The New Relic RPM performance monitoring tool is a real gem, that I wish I had when I was trying to optimize performance two years ago. It is an amazing piece of software, that plugs right in to your rails app and gives you detailed breakdowns, for each browser request, of where time is spent. It’s incredibly easy to install, and you can start using it in development mode right away.
It was never been this easy to figure out exactly where to optimize your rails app.
New Relic is free to use in development mode on your local machine, where you can get extremely detailed info, and in production, where the Lite-edition gives you basic metrics for the last 30 minutes. If you want more metrics or longer time periods in production, you will have to buy a licence, which I think is fair, since the Lite edition is already so useful. So far, I’ve gotten tremendous results out of using the Lite edition on my local machine, where I have been able to find exactly the places that were slow, and in production, where I’ve been able to see how the system was performing under real load.

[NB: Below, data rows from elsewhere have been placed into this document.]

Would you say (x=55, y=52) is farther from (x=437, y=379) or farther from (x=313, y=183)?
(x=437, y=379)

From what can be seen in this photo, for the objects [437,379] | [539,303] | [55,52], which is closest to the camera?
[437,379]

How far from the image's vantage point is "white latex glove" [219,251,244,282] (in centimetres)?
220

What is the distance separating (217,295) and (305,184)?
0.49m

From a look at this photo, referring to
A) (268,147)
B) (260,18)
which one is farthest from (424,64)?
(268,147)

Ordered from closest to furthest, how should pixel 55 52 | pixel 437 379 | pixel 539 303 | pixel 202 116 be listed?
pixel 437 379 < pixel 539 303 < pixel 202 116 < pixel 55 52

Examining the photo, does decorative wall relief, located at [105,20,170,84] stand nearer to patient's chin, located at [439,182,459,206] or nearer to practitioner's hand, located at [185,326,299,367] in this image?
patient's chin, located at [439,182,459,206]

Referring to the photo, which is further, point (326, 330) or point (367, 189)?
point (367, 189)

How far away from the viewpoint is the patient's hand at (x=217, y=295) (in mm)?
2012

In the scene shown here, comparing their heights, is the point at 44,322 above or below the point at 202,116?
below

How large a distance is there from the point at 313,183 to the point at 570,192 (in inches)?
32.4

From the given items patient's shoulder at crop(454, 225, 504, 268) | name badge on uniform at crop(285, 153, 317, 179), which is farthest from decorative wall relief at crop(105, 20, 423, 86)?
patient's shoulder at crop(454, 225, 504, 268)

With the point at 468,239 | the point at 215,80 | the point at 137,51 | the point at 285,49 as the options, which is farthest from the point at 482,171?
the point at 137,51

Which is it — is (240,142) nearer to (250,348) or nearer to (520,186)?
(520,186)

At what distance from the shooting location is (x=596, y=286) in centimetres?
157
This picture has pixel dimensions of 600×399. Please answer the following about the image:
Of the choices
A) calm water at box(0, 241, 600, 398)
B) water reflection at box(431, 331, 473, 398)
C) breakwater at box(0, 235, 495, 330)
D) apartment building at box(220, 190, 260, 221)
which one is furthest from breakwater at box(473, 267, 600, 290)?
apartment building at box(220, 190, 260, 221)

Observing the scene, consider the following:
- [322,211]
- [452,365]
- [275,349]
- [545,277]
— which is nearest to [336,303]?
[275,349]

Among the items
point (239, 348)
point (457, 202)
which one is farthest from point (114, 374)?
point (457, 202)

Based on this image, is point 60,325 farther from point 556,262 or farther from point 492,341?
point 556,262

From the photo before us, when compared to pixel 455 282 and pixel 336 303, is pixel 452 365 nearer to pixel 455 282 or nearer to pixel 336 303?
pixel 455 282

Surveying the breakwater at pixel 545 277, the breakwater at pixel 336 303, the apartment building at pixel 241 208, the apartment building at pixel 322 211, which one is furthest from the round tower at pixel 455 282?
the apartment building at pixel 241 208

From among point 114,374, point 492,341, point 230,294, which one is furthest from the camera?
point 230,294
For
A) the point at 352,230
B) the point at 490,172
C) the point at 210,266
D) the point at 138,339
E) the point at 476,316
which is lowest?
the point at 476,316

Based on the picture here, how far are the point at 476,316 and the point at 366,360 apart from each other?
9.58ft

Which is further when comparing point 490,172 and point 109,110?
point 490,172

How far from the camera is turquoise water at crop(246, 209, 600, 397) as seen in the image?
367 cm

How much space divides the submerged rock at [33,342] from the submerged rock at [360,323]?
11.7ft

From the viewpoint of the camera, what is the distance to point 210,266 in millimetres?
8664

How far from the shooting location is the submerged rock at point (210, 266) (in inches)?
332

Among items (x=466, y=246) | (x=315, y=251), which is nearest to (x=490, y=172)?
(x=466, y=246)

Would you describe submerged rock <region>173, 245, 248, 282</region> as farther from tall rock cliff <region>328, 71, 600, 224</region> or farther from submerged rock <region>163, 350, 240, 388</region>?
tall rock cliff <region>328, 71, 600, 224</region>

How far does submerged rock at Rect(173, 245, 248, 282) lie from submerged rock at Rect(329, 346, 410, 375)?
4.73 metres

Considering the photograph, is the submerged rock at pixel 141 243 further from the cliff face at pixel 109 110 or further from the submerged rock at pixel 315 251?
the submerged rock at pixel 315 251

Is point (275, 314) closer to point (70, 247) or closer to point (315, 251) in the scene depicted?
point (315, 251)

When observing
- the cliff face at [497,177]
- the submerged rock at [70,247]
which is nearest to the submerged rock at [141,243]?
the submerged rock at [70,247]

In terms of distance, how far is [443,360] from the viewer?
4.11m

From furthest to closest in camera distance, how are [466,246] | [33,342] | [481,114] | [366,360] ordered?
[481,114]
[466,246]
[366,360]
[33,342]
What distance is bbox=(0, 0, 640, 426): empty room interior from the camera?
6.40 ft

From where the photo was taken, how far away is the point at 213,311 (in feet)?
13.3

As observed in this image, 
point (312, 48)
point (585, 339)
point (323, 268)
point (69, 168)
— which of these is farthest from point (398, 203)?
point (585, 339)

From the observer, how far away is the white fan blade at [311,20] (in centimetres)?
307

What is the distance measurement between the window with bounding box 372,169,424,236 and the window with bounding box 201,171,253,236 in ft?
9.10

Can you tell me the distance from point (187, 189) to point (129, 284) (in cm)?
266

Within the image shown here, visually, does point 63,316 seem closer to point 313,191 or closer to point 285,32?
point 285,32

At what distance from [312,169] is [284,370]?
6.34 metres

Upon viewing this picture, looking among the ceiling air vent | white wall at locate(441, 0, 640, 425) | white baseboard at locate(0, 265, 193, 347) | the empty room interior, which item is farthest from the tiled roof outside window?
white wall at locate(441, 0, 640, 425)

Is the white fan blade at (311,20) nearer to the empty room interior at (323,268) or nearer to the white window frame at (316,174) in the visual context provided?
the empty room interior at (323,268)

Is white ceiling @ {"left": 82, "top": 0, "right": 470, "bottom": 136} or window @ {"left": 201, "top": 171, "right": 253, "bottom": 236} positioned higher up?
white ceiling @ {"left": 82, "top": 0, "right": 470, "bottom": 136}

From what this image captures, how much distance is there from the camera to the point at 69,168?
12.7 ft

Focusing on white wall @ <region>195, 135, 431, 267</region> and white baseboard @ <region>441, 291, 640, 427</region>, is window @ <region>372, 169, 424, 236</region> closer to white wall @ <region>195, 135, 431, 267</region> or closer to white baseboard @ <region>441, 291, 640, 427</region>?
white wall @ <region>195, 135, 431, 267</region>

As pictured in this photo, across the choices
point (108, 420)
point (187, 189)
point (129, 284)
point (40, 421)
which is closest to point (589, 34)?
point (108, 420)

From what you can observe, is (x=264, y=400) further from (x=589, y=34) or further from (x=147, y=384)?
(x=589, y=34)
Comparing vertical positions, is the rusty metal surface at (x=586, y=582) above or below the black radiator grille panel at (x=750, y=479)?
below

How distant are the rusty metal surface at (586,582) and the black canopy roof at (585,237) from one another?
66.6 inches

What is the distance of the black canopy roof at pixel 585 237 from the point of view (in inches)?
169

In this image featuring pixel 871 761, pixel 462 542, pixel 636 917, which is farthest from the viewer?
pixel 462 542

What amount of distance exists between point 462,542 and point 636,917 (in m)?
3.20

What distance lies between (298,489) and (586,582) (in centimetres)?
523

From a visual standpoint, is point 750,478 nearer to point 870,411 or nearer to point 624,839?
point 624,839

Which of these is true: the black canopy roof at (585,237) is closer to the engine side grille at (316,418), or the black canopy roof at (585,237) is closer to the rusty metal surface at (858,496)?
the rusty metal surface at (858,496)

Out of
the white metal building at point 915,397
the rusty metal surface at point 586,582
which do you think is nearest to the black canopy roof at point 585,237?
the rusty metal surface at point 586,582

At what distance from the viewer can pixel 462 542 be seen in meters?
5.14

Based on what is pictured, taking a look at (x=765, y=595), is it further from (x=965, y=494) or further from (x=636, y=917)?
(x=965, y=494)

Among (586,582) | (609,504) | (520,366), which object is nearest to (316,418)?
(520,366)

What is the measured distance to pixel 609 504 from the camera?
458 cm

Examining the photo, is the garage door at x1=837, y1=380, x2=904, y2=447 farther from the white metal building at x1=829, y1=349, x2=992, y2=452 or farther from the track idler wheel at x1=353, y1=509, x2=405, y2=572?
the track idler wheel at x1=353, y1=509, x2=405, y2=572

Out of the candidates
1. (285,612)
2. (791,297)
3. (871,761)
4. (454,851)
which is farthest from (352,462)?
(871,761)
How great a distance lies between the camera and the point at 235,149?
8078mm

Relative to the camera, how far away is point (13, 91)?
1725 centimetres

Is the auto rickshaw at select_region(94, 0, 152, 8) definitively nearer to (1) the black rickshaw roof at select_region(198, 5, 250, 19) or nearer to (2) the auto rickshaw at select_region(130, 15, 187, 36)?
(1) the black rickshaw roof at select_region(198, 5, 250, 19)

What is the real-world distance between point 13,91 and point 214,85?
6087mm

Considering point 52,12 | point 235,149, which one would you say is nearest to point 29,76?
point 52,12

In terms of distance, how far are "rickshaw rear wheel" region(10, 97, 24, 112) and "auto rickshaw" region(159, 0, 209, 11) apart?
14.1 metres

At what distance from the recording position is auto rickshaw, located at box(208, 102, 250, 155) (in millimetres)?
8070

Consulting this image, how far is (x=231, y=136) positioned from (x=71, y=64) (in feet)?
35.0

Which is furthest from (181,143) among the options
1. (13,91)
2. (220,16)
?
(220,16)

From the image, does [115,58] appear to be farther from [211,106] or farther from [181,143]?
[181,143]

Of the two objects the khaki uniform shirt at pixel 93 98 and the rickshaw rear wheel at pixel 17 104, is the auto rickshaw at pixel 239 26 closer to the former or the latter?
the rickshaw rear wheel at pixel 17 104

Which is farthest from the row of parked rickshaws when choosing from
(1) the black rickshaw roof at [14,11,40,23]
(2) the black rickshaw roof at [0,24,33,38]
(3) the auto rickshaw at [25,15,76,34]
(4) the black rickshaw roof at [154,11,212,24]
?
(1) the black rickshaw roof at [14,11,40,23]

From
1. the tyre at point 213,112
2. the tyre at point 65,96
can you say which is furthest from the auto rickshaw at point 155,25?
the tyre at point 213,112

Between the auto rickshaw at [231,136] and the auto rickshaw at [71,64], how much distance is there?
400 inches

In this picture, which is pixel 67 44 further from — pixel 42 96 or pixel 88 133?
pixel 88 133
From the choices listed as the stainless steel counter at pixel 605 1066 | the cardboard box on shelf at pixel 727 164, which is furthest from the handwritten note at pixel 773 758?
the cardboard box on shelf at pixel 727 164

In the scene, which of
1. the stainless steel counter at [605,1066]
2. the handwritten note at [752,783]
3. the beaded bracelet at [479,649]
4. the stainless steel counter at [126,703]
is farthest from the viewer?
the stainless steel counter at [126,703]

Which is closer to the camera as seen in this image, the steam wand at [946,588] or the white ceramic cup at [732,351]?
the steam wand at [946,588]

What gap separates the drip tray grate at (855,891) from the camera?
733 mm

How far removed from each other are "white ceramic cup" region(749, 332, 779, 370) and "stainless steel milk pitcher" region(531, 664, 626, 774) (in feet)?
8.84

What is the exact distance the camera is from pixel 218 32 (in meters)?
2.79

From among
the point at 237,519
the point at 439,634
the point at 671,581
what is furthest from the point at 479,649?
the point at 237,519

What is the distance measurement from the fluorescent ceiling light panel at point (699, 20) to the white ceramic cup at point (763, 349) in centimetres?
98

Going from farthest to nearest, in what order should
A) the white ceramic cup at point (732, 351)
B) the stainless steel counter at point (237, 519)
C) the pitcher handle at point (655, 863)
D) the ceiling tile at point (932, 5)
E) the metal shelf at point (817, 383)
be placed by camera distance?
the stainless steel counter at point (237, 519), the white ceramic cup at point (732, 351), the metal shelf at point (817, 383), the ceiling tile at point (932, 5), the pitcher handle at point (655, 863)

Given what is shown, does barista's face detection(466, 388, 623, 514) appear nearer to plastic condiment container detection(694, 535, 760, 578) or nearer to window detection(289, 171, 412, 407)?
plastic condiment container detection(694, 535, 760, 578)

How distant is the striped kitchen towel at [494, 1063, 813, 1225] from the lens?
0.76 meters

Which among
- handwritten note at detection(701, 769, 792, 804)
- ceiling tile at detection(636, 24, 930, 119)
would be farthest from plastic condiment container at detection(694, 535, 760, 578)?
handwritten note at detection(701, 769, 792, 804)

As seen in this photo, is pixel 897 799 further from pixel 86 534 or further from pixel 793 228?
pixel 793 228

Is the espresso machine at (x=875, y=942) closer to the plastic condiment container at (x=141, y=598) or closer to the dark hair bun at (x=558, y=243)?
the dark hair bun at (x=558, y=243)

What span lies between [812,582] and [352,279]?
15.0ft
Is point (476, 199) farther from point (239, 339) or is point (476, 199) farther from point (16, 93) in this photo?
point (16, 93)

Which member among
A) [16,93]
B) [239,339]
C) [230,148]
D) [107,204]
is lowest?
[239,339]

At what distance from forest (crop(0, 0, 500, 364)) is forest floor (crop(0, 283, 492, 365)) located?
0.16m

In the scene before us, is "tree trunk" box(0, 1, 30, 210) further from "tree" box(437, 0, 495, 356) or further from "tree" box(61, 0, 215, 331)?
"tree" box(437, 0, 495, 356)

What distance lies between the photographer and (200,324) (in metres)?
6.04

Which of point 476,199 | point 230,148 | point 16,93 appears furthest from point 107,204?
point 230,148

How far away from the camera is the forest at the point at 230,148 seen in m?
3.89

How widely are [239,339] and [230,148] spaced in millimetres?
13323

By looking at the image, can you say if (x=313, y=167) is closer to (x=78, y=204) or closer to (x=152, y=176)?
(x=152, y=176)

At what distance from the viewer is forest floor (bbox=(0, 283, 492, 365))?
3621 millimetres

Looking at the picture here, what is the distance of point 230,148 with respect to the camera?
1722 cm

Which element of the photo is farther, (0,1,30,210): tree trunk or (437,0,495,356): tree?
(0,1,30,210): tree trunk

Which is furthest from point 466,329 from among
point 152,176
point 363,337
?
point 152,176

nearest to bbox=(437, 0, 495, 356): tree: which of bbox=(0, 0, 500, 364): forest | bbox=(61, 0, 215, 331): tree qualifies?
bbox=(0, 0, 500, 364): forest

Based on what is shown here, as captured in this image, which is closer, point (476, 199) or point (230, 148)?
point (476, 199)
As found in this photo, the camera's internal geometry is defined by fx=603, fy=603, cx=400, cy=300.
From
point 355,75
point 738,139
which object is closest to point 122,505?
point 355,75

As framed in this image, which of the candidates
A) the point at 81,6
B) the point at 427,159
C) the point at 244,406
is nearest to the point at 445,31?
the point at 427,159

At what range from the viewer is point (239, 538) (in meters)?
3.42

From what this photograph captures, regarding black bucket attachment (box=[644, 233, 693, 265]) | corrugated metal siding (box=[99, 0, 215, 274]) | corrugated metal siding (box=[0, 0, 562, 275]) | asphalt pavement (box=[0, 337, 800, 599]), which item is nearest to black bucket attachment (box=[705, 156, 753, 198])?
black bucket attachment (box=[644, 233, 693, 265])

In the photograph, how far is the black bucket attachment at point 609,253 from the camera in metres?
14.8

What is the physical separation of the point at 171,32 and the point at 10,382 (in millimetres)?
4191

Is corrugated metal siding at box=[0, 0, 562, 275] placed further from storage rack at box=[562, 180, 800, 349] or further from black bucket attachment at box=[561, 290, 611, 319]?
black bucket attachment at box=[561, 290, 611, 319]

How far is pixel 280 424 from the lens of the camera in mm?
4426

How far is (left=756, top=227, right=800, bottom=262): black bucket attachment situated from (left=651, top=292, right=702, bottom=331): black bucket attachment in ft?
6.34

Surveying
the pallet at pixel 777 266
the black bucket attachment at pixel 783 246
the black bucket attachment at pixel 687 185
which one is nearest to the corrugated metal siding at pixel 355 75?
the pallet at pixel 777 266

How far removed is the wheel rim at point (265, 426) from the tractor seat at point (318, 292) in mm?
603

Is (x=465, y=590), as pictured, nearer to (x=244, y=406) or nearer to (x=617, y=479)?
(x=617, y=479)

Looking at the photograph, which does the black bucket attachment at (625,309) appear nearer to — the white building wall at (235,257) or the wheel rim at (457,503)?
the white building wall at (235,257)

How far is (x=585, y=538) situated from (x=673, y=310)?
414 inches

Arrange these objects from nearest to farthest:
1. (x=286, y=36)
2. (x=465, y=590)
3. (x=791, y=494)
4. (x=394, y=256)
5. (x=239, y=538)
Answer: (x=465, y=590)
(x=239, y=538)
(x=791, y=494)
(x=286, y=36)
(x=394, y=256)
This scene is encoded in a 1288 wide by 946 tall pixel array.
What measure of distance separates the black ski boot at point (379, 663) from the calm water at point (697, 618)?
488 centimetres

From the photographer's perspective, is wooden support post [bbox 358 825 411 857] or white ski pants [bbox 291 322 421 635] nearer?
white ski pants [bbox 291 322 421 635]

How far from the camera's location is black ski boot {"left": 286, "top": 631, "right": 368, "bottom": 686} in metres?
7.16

If you are running a Rails application in production, and if you are just the slightest bit interested in how it performs (why wouldn’t you be?), download New Relic right now.
I hope you have found it useful. Please feel free to leave any comments, suggestions or questions you might have, and I’ll try to answer them.
there is a mod rails setup which you can set to have it not “turn off” your rails app for X seconds. Setting it high is almost as good as your cron suggestion
-=r
[...] So far, I’ve gotten tremendous results out of using the Lite edition on my local machine, where I have been able to find exactly the places that were slow, and in production, where I’ve been able to see how the system …Continue [...]
Thanks for the tip faith – I’ll check it out. I thought there might be something like that, but I wanted to make sure that there was no startup-delay, even if no-one had accessed the application for several hours.